> **Your instructions**: Quote each line of the material below word for word, keeping the original order.

Dataset excerpts:
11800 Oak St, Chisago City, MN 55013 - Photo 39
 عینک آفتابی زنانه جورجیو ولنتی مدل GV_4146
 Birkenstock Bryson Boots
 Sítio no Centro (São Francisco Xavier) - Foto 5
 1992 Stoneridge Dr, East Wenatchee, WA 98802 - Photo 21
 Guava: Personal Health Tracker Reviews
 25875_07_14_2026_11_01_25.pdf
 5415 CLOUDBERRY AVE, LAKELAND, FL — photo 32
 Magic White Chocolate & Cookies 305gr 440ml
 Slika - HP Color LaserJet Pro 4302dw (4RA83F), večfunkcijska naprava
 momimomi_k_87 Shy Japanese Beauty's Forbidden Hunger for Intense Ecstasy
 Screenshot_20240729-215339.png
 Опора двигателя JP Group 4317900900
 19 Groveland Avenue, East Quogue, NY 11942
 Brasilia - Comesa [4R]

> **Response to the task**:
11800 Oak St, Chisago City, MN 55013 - Photo 39
 عینک آفتابی زنانه جورجیو ولنتی مدل GV_4146
 Birkenstock Bryson Boots
 Sítio no Centro (São Francisco Xavier) - Foto 5
 1992 Stoneridge Dr, East Wenatchee, WA 98802 - Photo 21
 Guava: Personal Health Tracker Reviews
 25875_07_14_2026_11_01_25.pdf
 5415 CLOUDBERRY AVE, LAKELAND, FL — photo 32
 Magic White Chocolate & Cookies 305gr 440ml
 Slika - HP Color LaserJet Pro 4302dw (4RA83F), večfunkcijska naprava
 momimomi_k_87 Shy Japanese Beauty's Forbidden Hunger for Intense Ecstasy
 Screenshot_20240729-215339.png
 Опора двигателя JP Group 4317900900
 19 Groveland Avenue, East Quogue, NY 11942
 Brasilia - Comesa [4R]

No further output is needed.